I hope that you all know that MEE publishes applications paper, which we make freely available for everyone to read, and the software is (of course) downloadable too.
A couple of times over the last few weeks we have been asked to update some of the software code in the Applications. This presents us with a problem: whilst the occasional update is OK, if we commit to adding every update that is released, as could end up spending significant time putting up updates, which is inefficient all round. On the other hand we obviously want to provide access to the latest, best, software.
So, what to do? Should we allow all updates, only some (e.g. bug fixes), or none at all? We need a policy on this, so everyone knows the situation, but we have not decided what the policy should be. Now, we could come up with something half-baked on our own, but we thought it would be better to ask for some help, so we can come up with a plan that will suit everyone.
There are a number of issues:
- As a journal, MEE needs to have some level of permanence and stability: when you cite something you need to be confident that it’s the same when someone reads the citation.
- Permanence and stability of links is also important: if we link to a page we want to be reasonable confident it will still be there in 5 years time.
- We don’t want to be constantly changing code on the website: it could take up a lot of our time, and we aren’t set up to be a software repository like SourceForge.
- There are different levels of changes: from bug fixes through minor tweaks to total re-writes of the code. We don’t have to deal with them in the same way, but we should obviously be consistent.

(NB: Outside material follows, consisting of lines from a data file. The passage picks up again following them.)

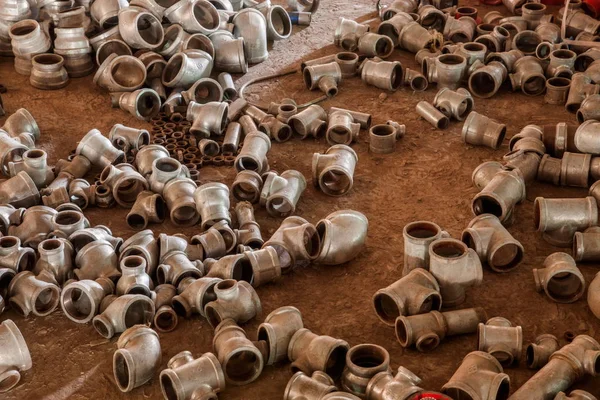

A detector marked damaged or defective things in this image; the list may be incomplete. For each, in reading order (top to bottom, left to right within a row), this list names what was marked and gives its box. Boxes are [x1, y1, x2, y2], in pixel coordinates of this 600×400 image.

rusty fitting [360, 59, 404, 91]
rusty fitting [464, 111, 506, 149]
rusty fitting [262, 216, 318, 272]
rusty fitting [462, 214, 524, 274]
rusty fitting [536, 197, 596, 247]
rusty fitting [7, 270, 60, 318]
rusty fitting [92, 292, 155, 340]
rusty fitting [204, 278, 260, 328]
rusty fitting [372, 268, 442, 326]
rusty fitting [394, 308, 488, 352]
rusty fitting [440, 352, 510, 398]
rusty fitting [528, 332, 560, 368]
rusty fitting [508, 334, 600, 400]
rusty fitting [536, 253, 584, 304]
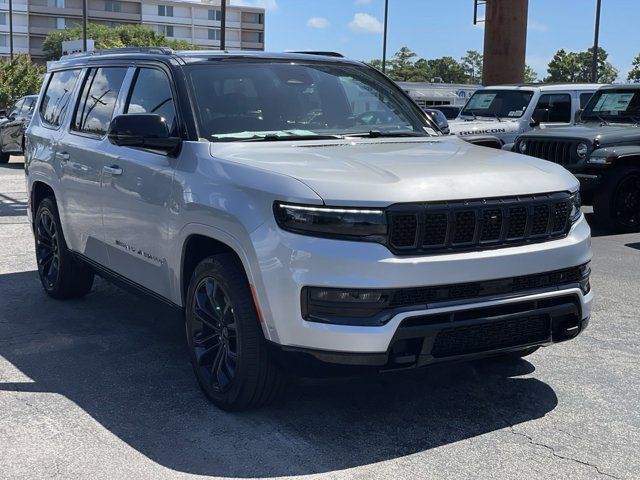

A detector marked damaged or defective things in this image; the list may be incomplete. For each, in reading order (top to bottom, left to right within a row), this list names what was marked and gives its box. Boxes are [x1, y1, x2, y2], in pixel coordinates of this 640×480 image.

cracked pavement [0, 158, 636, 480]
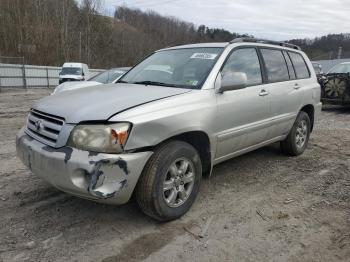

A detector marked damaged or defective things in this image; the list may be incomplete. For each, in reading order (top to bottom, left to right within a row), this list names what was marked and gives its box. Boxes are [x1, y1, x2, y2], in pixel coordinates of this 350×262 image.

damaged front bumper [16, 128, 153, 205]
cracked front bumper [16, 128, 153, 205]
broken headlight [66, 123, 131, 154]
dented hood [32, 83, 191, 123]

So, what exactly should we do? How can we balance our desire to provide a stable record with providing access to up to date code? My current thought is that we should provide bug fixes, but perhaps not bigger changes. But we should also provide links to data repositories, and provide access that way. My worry with this is that the web pages we link to should be stable, so they don’t disappear 6 months after we put the link up.
I just googled “OpenBUGS”, and the first link I got was to the now-defunct Helsinki pages that I set up years ago – luckily I was prodded to put in a link to the newer pages (and – even better – those pages are current). How can we ensure our links remain current for some time (several years, at least) after an application is published? Or do we have to worry about this?

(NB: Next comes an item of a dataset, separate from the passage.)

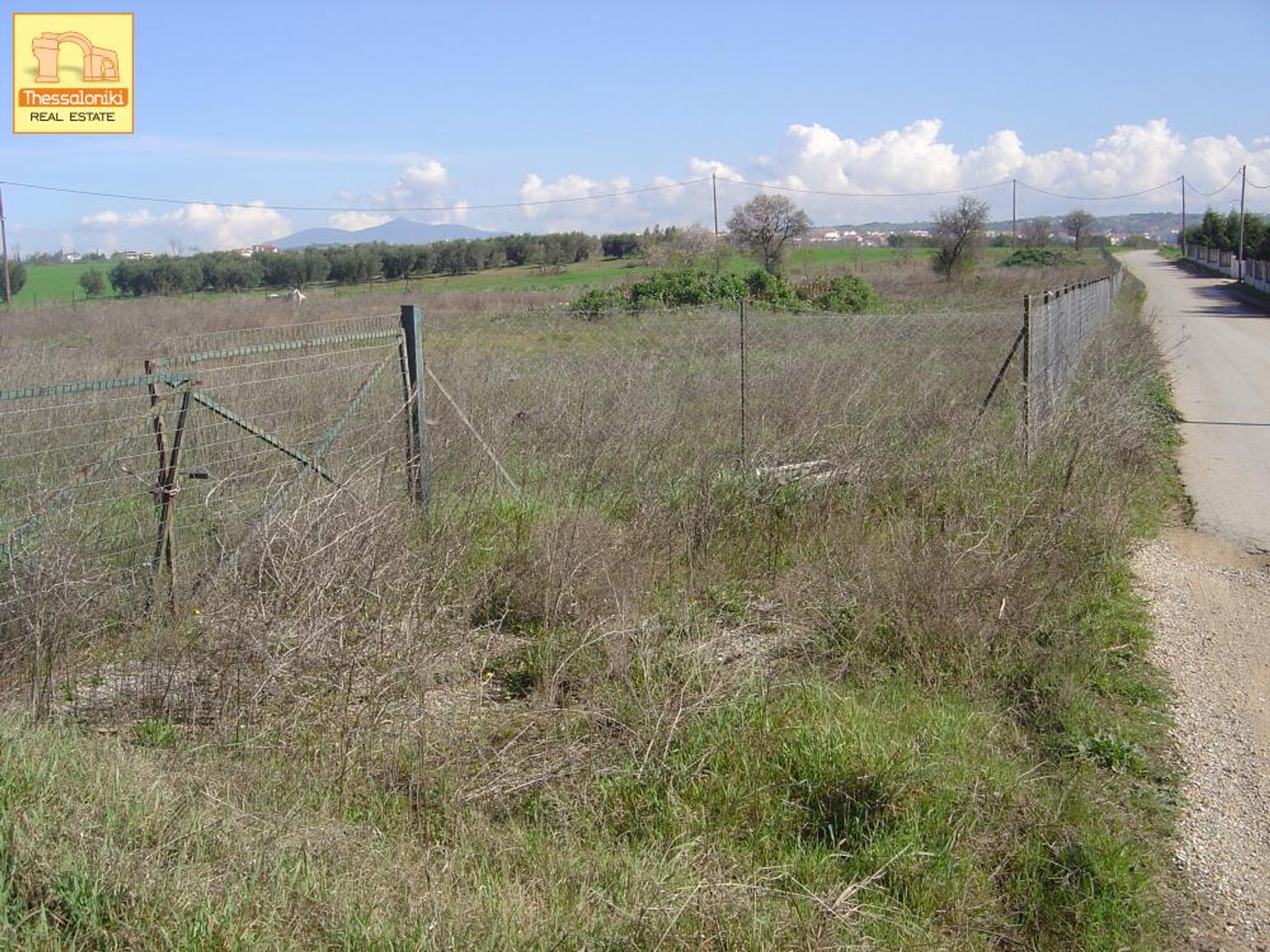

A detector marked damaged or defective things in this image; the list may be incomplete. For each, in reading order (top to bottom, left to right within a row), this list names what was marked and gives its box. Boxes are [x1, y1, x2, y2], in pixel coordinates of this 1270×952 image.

rusty fence post [398, 307, 429, 508]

I’m sure these questions have been raised before, and other journals have found their own solutions. If you have any thoughts, or links, or wise words then please comment and help us reach the right decision.
My opinion would be to require the paper to point at a proper software repository as well as to the specific version of the software repository that was referenced in the paper. Then that will always contain both the exact version referred to in the paper, as well as the most up to date version, and it provides clear options for people to provide documentation as to what has changed.
For me, the paper is a static description of a snapshot at a particular time. Unless it contains serious errors (of the type that merit a formal correction), it shouldn’t really change. The software is a different kind of object that should be changing and improving, so it needs a different type of repository, best served by things like Sourceforge, Github, Bitbucket etc. If the journal provides a comment functionality then it is possible to provide pointers to updates. A related policy question is when does the degree of change merit a new paper.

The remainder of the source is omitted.